The cost of building the Nairobi – Malaba section of the standard gauge railway (SGR) is likely go up as MPs push for inclusion of Nakuru town in the design.
The MPs have warned that taxpayers risk losing out if the railway line does not pass through commercial nerve centres such as Nakuru.
Limuru MP Kiragu Chege said the implementing agencies should explain how they chose the route which runs from Nairobi to Mai Mahiu, Narok, Bomet, Nyamira, Ahero, Kisumu, Yala and finally to Malaba.
“They (implementing agencies) should also tell us the associated economic gains and if the taxpayer will get value for money on the new route,” said Mr Chege.
Kenya Railways Corporation Managing Director Atanas Maina however maintains that the current route was preferred because it is shorter than the other two options earlier proposed.

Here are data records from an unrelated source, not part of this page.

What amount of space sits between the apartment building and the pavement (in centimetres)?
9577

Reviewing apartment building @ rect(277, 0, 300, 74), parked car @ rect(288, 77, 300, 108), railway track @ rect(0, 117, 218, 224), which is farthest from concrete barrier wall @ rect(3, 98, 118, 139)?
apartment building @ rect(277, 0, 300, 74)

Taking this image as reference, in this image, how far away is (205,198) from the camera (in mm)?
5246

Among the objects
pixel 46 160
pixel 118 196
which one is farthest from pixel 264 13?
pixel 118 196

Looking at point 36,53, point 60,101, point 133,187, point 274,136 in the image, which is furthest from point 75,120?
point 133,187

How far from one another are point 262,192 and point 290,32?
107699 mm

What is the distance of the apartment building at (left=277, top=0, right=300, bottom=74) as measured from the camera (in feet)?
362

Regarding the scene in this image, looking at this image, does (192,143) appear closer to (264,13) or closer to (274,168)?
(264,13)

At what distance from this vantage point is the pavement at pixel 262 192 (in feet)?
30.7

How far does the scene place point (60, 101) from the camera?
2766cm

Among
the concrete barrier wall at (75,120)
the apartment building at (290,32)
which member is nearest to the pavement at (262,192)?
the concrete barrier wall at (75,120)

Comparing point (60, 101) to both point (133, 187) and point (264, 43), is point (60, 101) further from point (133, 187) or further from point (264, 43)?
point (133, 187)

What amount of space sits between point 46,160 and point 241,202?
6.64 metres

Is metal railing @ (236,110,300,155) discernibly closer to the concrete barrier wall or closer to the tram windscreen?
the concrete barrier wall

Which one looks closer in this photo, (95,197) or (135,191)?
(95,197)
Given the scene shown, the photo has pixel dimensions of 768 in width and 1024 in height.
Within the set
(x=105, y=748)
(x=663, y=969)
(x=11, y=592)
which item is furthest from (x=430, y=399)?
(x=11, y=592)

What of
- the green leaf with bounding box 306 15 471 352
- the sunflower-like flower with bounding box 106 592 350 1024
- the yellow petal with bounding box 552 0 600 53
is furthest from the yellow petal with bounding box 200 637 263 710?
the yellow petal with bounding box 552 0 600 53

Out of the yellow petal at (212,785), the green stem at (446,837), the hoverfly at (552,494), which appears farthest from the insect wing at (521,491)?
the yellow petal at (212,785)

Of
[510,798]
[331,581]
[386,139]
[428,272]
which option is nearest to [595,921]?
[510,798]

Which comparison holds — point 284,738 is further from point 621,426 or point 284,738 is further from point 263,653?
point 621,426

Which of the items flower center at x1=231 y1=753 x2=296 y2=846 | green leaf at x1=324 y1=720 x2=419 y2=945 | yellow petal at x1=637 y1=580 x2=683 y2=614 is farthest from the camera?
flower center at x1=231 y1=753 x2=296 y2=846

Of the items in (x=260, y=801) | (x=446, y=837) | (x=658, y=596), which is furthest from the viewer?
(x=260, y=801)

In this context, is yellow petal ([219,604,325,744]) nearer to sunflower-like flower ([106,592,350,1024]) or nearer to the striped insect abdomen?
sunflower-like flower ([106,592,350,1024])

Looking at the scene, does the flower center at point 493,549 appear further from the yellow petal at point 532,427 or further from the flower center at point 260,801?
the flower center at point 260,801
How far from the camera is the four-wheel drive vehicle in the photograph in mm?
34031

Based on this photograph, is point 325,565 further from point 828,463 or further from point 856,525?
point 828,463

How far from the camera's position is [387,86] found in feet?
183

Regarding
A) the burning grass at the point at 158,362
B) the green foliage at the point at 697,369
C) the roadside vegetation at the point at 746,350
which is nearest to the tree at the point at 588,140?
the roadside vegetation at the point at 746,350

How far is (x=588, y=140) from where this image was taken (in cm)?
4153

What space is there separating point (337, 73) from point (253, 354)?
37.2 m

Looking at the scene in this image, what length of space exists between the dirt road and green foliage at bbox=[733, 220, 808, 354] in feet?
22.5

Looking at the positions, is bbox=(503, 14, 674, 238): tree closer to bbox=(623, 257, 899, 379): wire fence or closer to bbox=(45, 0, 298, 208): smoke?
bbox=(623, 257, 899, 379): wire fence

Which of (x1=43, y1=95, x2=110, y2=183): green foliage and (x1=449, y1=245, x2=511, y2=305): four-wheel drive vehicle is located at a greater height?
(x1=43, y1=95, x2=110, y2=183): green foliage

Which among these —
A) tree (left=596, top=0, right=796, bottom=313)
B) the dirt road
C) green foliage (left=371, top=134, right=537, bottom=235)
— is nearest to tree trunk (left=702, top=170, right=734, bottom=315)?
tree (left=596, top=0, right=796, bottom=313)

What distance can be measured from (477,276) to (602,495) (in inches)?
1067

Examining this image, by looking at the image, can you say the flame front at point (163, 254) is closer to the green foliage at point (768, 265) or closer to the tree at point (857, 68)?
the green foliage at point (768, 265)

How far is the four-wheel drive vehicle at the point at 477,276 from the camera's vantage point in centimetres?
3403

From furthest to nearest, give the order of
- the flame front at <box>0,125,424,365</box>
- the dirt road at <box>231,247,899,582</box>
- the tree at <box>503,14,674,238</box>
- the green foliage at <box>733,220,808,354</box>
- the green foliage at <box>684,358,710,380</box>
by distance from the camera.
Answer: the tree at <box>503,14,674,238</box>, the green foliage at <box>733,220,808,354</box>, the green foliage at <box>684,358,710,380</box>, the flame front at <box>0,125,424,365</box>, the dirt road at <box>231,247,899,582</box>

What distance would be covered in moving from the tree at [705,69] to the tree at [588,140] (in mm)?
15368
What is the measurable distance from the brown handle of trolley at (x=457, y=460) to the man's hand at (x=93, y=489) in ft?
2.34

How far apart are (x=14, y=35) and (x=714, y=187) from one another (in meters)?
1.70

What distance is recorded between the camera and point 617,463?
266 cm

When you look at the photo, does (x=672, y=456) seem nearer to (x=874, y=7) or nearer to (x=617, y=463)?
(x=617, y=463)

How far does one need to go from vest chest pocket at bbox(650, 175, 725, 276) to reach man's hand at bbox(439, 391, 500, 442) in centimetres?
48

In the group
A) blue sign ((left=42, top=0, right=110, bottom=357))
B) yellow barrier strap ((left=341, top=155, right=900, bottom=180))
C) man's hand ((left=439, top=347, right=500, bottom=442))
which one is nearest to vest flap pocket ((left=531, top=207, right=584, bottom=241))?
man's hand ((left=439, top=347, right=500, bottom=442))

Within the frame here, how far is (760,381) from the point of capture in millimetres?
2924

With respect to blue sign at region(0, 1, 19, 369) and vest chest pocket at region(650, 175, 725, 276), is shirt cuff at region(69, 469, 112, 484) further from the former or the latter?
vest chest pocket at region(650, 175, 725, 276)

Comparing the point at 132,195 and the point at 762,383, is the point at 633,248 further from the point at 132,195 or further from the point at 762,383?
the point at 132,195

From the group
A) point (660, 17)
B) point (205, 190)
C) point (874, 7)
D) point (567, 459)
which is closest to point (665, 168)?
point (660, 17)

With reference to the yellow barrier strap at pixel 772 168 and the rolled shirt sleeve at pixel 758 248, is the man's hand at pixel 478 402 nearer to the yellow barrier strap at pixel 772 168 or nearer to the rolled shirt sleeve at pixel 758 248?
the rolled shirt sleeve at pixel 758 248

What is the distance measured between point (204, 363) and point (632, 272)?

The other two alternatives would be Nairobi-Naivasha- Nakuru-Eldoret-Malaba and Nairobi-Nakuru-Eldoret-Kisumu-Malaba.
Mr Maina told the national assembly’s Public Investments Committee that the decision on the new route was arrived at after extensive feasibility studies.
“Aside from the approved route being shorter than the other two, it gives the country a chance to open a new corridor,” he said last week.
The cost of constructing the first phase of SGR—the line from Mombasa to Nairobi —was initially set at Sh327 billion, only to shoot to Sh447.5 billion, including financing charges.
Given the volatile foreign exchange, it may not be possible to estimate the final cost of the entire railway project.
This comes as President Uhuru Kenyatta assured his Chinese counterpart Xi Jinping that the government was keen on implementing various projects signed between the two states including the SGR.
Mr Kenyatta noted the significant progress achieved in the SGR project and the job opportunities it had created.
“The SGR project has now been extended to Naivasha to be completed in December 2018,” he said last Thursday in Johannesburg.